● **What the task asks**: Please continue the city ordinance on dangerous buildings, picking up right after its last sentence.

E. Any dangerous building constituting a public nuisance because of the conditions described in Section 3 shall be ordered to be completed in accordance with lawful plans and specifications and all requirements of the Code, and if it shall not be so completed or demolished by the owner in full compliance with the Code, then the City may abate the dangerous building public nuisance by demolition.

F. Any dangerous building found to be a public nuisance because of the conditions described in Section 3 shall be ordered demolished; the demolition shall be performed in full compliance with all requirements of the Code.

Section 5 – Duties of the City Superintendent and the Chief of Police, emergencies.

The City Superintendent or the Chief of Police:

A. May inspect or cause to be inspected as deemed necessary, all public buildings, schools, halls, churches, theaters, hotels, tenements, commercial, manufacturing, residential or loft buildings or structures for the purpose of determining whether any conditions exist as set forth in Section 3.

● **Data**:

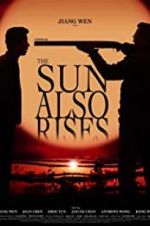 Watch The Sun Also Rises 123moviesFree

● **Answer below**:
B. Whenever the City Superintendent and/or the Chief of Police has reasonable cause to believe that there exists upon any premises any condition that makes the building unsafe, dangerous or hazardous, the City Superintendent and/or the Chief of Police may enter the premises at all reasonable times to inspect the same or to perform any duty imposed; however, if the  premises is occupied, he shall first present proper credentials and request entry;  if the premises is unoccupied, he shall first make a reasonable effort to locate the owner or other persons having charge or control of the premises and request entry.  If entry is refused, the City Superintendent and/or the Chief of Police shall obtain a search warrant as well as any recourse to every remedy provided by law to secure entry.

C. Shall inspect any buildings or structure about which complaints are filed by any person alleging that the building or structure contains any of the conditions described in Section 3.

D. Shall inspect any building or structure reported by the fire or police department when that department has reason to believe that the building or structure has any of the conditions set forth in Section 3.

E. Shall inspect any building or structure in the City at any time there is reason to believe that the building or structure has a condition described in Section 3.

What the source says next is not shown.